■ Tasks to carry out
- 1) In the speckle interpolation text, how many testing samples were the mean values and standard deviations drawn from?
- 2) Copy the speckle interpolation text between "Figure 6.Performance analysis" and "2000 testing samples.", inclusive.

■ Text extract
┏━━

Figure 6.Performance analysis of speckle interpolation and image reconstruction. (a)–(c) The PCC (a), SSIM (b), and MSE (c) between the interpolated speckles of interest and the original speckles ( $d_{0}$ -sampled). (d)–(f) The PCC (d), SSIM (e), and MSE (f) between the corresponding reconstructed images and the target human face. The solid lines and the shadowed regions represent the mean value and the standard deviation, respectively, from the 2000 testing samples.

All these demonstrate the effectiveness and superior performance of learning-based networks on speckle interpolation and recovery of information that is lost or undermined due to insufficient sampling, which may be necessary in speckle recording and/or storage for higher SNR, faster frame rate, or storage space saving.

┗━━

■ Excerpted data

┏━━

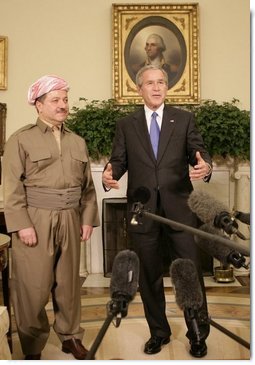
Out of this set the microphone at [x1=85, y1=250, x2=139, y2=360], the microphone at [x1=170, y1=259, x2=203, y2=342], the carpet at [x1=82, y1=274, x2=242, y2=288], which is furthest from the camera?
the carpet at [x1=82, y1=274, x2=242, y2=288]

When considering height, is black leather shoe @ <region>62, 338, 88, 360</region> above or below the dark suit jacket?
below

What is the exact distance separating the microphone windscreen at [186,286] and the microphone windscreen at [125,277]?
0.71 ft

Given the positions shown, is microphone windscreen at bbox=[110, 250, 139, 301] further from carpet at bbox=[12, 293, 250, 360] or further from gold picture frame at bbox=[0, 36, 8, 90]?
gold picture frame at bbox=[0, 36, 8, 90]

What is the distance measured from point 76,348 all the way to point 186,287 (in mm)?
1347

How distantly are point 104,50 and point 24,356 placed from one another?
3.06m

┗━━

■ Task answers
- 1) 2000 testing samples.

- 2)
Figure 6.Performance analysis of speckle interpolation and image reconstruction. (a)–(c) The PCC (a), SSIM (b), and MSE (c) between the interpolated speckles of interest and the original speckles ( $d_{0}$ -sampled). (d)–(f) The PCC (d), SSIM (e), and MSE (f) between the corresponding reconstructed images and the target human face. The solid lines and the shadowed regions represent the mean value and the standard deviation, respectively, from the 2000 testing samples.